Abstract

This chapter is concerned with Southern Africa’s regional integration efforts and provides both historical and contemporary perspectives followed by a discussion of the main factors and actors that led to the convergence of Southern Africa states’ achieving of regional integration. Southern Africa here refers to the 15 states that constitute the Southern African Development Community (SADC), created in 1992, including Angola, Botswana, Comoros (the newest member state joined SADC in 2017), Eswatini (formerly known as Swaziland), Lesotho, Madagascar, Malawi, Mauritius, Mozambique, Namibia, Seychelles, South Africa, Tanzania, Zambia, and Zimbabwe minus the Democratic Republic of the Congo (DRC) that left SADC in April 2018. I argue in this chapter that Southern Africa’s regionalism is driven by realism that involves both powerful internal and external actors and factors, which have set the pace for Southern Africa’s integration efforts.

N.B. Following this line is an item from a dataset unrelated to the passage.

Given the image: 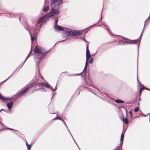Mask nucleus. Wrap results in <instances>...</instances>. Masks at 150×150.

The key analysis addressed in this chapter is focused on an understanding of what has led to the convergence of Southern African states; what factors and actors are propelling their convergence toward achieving regionalism; and what are the prospects for economic convergence. The chapter examines, therefore, the transformation processes and the formation of Southern Africa through the lenses of regional integration, divergence, and convergence debates. The key theory raised in this chapter is premised on the theory that I had developed: Neoclassical Economic Regional Integration.